The answer is the full set of records below, transcribed exactly.
Start of Block
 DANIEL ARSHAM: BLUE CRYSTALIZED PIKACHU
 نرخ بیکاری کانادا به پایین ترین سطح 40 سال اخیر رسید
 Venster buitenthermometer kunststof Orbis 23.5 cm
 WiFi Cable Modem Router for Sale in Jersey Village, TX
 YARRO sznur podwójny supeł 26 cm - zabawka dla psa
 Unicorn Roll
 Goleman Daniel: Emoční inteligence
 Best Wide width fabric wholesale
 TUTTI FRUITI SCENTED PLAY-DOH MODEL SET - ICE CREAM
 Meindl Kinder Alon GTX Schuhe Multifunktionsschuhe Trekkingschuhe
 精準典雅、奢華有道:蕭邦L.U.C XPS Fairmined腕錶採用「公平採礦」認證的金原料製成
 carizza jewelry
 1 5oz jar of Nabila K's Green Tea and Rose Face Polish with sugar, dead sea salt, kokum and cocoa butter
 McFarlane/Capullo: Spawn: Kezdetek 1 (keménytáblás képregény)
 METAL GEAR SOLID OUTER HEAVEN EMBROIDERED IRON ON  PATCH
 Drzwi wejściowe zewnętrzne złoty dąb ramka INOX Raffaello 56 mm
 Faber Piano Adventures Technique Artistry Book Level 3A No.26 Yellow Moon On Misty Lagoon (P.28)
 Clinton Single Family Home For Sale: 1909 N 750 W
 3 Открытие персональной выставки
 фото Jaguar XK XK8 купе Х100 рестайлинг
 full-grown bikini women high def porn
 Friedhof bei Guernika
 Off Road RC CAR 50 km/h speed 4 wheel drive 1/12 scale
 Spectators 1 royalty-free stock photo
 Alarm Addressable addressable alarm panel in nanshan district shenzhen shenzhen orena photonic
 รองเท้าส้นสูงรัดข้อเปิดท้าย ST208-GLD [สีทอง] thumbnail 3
End of Block
(SOLUTION BELOW)
 DANIEL ARSHAM: BLUE CRYSTALIZED PIKACHU
 نرخ بیکاری کانادا به پایین ترین سطح 40 سال اخیر رسید
 Venster buitenthermometer kunststof Orbis 23.5 cm
 WiFi Cable Modem Router for Sale in Jersey Village, TX
 YARRO sznur podwójny supeł 26 cm - zabawka dla psa
 Unicorn Roll
 Goleman Daniel: Emoční inteligence
 Best Wide width fabric wholesale
 TUTTI FRUITI SCENTED PLAY-DOH MODEL SET - ICE CREAM
 Meindl Kinder Alon GTX Schuhe Multifunktionsschuhe Trekkingschuhe
 精準典雅、奢華有道:蕭邦L.U.C XPS Fairmined腕錶採用「公平採礦」認證的金原料製成
 carizza jewelry
 1 5oz jar of Nabila K's Green Tea and Rose Face Polish with sugar, dead sea salt, kokum and cocoa butter
 McFarlane/Capullo: Spawn: Kezdetek 1 (keménytáblás képregény)
 METAL GEAR SOLID OUTER HEAVEN EMBROIDERED IRON ON  PATCH
 Drzwi wejściowe zewnętrzne złoty dąb ramka INOX Raffaello 56 mm
 Faber Piano Adventures Technique Artistry Book Level 3A No.26 Yellow Moon On Misty Lagoon (P.28)
 Clinton Single Family Home For Sale: 1909 N 750 W
 3 Открытие персональной выставки
 фото Jaguar XK XK8 купе Х100 рестайлинг
 full-grown bikini women high def porn
 Friedhof bei Guernika
 Off Road RC CAR 50 km/h speed 4 wheel drive 1/12 scale
 Spectators 1 royalty-free stock photo
 Alarm Addressable addressable alarm panel in nanshan district shenzhen shenzhen orena photonic
 รองเท้าส้นสูงรัดข้อเปิดท้าย ST208-GLD [สีทอง] thumbnail 3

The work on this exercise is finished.